- Collins Dictionary of the English Language by P. Hanks, T.H. Long and L. Urdang
Collins, 1690 pp, £7.95
English lexicography knocks Johnnie Walker into a tricuspidal fedora. Over four hundred years, and going stronger than ever.
Of course, in the 16th century the market was for ‘bilingual’ dictionaries (especially Latin-English). We had to wait upon Robert Cawdrey in 1604 for a ‘monolingual’ model – aimed at ‘Ladies … or other unskilfull persons’.
But the principles and goals are essentially the same. We don’t look up door to find that it means the chunk of material that seals off rooms and fridges. We know that. We look up meretricious for its meaning, fuchsia for its spelling, controversy for its pronunciation (to correct somebody else’s). The words from Latin (and so forth) today correspond to the words in Latin at the time of Hooker and Shakespeare: the language most familiar to the most educated, least familiar to the least. This is something of an oversimplification, but not all that much. The tradition is rich and unbroken: in Thomas Elyot’s Latin dictionary of 1538 we find aedificium ‘building’, in Bullokar’s English dictionary of 1616 the minimally anglicised edifice ‘a building’, in the 1979 Collins edifice ‘a building’.

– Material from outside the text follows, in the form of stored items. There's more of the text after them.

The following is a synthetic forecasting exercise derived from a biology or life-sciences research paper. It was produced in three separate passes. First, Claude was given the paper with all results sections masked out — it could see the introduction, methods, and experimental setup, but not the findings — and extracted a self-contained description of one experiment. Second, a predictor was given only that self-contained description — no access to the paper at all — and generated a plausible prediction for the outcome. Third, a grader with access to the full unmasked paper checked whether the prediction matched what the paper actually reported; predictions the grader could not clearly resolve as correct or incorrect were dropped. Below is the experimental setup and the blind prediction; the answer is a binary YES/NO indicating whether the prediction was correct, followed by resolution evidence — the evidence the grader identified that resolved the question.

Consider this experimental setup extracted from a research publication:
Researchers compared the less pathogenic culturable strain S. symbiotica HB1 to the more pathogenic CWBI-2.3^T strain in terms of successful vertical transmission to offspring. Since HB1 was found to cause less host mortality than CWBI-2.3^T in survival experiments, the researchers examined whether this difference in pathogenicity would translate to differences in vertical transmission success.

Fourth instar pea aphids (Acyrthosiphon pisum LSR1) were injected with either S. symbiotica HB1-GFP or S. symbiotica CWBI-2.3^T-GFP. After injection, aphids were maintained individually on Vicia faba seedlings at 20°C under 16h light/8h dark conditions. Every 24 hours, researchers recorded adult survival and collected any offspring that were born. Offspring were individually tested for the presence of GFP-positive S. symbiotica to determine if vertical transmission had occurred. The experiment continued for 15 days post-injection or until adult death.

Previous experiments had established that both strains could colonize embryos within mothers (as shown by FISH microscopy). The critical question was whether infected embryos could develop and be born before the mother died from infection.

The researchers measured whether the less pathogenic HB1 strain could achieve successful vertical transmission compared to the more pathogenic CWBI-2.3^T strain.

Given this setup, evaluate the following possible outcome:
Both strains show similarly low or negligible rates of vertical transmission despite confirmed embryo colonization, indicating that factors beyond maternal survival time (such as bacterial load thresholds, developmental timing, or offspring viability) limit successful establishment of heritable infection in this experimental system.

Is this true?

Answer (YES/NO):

For all their bright newness, dictionaries of the 1970s (such as the Webster 8th Collegiate, the Longman Modern English Dictionary, the revised Chambers, the 6th Concise Oxford, the Longman Dictionary of Contemporary English, the Oxford Paperback) are still basically concerned with translating a relatively foreign language into a relatively familiar one. And – despite the claims of radical differences – there is a striking resemblance between them. As between members of a family. Nor is this specially surprising. However hermetically distinct the financial structure of the publishing firms concerned, the people who actually make the dictionaries are a fairly small group of people who know each other and who are as mobile as musicians. If Solti is with the Chicago Symphony one week and with the LPO the next, so also do the professional lexicographers like Clarence Barnhart, Sidney Landau and Lawrence Urdang move from one dictionary house to another. Oxford (with R.W. Burchfield and John Sykes) is comparatively stable.
When work began on the new Collins, Paul Procter and Della Summers were young conductors under impresario Urdang, and they later moved on to make dictionaries for Longman. Patrick Hanks was recruited to complete the Collins when he had finished a somewhat similar job for Hamlyn. Both Urdang and T.H. Long were earlier on the Random House Dictionary. All very cosy. But while it desirably makes for shared knowledge and a solid tradition (a euphemism, some would say, for massive reciprocal plagiarism), it is not exactly a prescription for exciting new departures.
Nonetheless, the marketplace demands that for each new dictionary, claims must be made about its uniqueness. For Collins, these rest upon coverage (words from wherever ‘English is spoken as a native language’) and size in relation to provenance (the biggest English dictionary ‘to be originated in Britain’ since 1933). This is technically true no doubt, though given the American leadership of Urdang (and Long), the American sources that constituted the lexical materials, and in any case the essentially amphi-Atlantic nature of all such enterprises today, the claim is perhaps more one of investment than lexicography. And ‘biggest’ is by no means as simple a measure as it sounds.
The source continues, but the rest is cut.